Kölns größter Heimatdichter

„Dieser Willi Ostermann, seines Zeichens Komponist, Texter und Interpret eigenen, kölschen und rheinischen Liedguts, mit wenig musiktheoretischen Kenntnissen, dafür mit um so mehr Selbstbewusstsein und Jeföhl ausgestattet – dieser Willi Ostermann jedenfalls war ein großer. Ein Großer seines Genres. Und wahrscheinlich der Größte seiner Zeit.“

(„Stadt-Anzeiger“ am 8./9.02.1997)

Das Willi Ostermann auch heute noch populär ist, dass er in seinen Liedern weiterlebt, liegt wohl auch daran, dass diese so aktuell sind wie vor hundert Jahren, dass sich in seinen Alltagsbeschreibungen heute wie damals jeder wiederfinden kann. „Kölsch-Professor“ Dr. Heribert Hilgers hat das einmal so erklärt: „Ostermann hat zwar nie die heile Welt geschildert, weil er alles so beschrieben hat, wie es war. Aber der Optimismus, der gerade durch die kölsche Sproch geprägt wird, hat den Menschen immer wieder Aufschwung gegeben und tut es auch heute noch.“

Ostermann-Biograf Hans W. Krupp schreibt, was den Liederdichter aus der Masse herausgehoben habe, sei die Fähigkeit gewesen, das Alltagsgeschehen intensiver erfassen und erfinden zu können: „Dazu kam noch die seltene Gabe, solche Alltagserfahrungen, dramaturgisch genial, in Milieugeschichten einzubetten und wiederzugeben – und das fast ausschließlich mit den einfachen Mitten der Mundart.“

Willi Ostermann wurde am 1. Oktober 1876 (an einem Sonntag!) am Picolonischen Weg Nummer 1 in Mülheim am Rhein geboren.
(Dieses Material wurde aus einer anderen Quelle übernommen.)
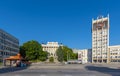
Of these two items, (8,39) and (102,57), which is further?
(102,57)

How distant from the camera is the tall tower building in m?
175

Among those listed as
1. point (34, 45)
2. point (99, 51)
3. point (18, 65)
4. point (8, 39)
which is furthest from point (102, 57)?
point (18, 65)

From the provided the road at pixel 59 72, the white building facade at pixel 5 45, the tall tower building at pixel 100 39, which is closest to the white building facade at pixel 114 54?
the tall tower building at pixel 100 39

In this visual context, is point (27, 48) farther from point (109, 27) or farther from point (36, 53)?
point (109, 27)

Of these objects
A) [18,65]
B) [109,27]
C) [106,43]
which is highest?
[109,27]

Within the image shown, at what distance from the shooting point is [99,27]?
182875 mm

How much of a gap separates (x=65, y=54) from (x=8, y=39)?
164ft

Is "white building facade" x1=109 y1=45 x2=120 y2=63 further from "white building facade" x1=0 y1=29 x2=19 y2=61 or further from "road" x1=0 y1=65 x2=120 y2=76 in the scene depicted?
"road" x1=0 y1=65 x2=120 y2=76

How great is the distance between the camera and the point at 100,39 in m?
181

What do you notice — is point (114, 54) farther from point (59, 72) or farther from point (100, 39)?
point (59, 72)

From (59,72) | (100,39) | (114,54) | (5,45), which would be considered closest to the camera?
(59,72)

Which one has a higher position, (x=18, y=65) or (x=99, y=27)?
(x=99, y=27)

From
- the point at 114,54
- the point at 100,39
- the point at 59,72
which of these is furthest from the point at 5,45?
the point at 59,72

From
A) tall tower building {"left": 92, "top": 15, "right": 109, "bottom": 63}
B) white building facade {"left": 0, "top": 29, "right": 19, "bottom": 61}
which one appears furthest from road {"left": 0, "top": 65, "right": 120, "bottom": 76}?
tall tower building {"left": 92, "top": 15, "right": 109, "bottom": 63}
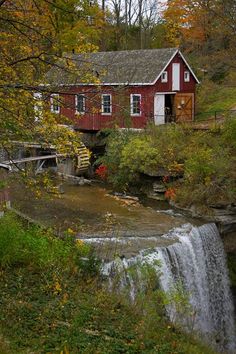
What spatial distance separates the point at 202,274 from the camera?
51.5 ft

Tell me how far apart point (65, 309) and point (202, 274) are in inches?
316

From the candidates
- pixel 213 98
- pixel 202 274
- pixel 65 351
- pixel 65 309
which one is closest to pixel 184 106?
pixel 213 98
Drei Jahre später zog die Familie nach Deutz um. Dort besuchte Willi von 1883 bis 1891 die Volksschule. Danach absolvierte er eine dreijährige Lehre als Stereotypeur und Galvanoplastiker, lernte also das Herstellen von Matrizen sowie das Gießen und Ziselieren von Druckplatten. Den jungen Mann aber zog es zur Bühne, zum Puppenspiel, zur Parodie.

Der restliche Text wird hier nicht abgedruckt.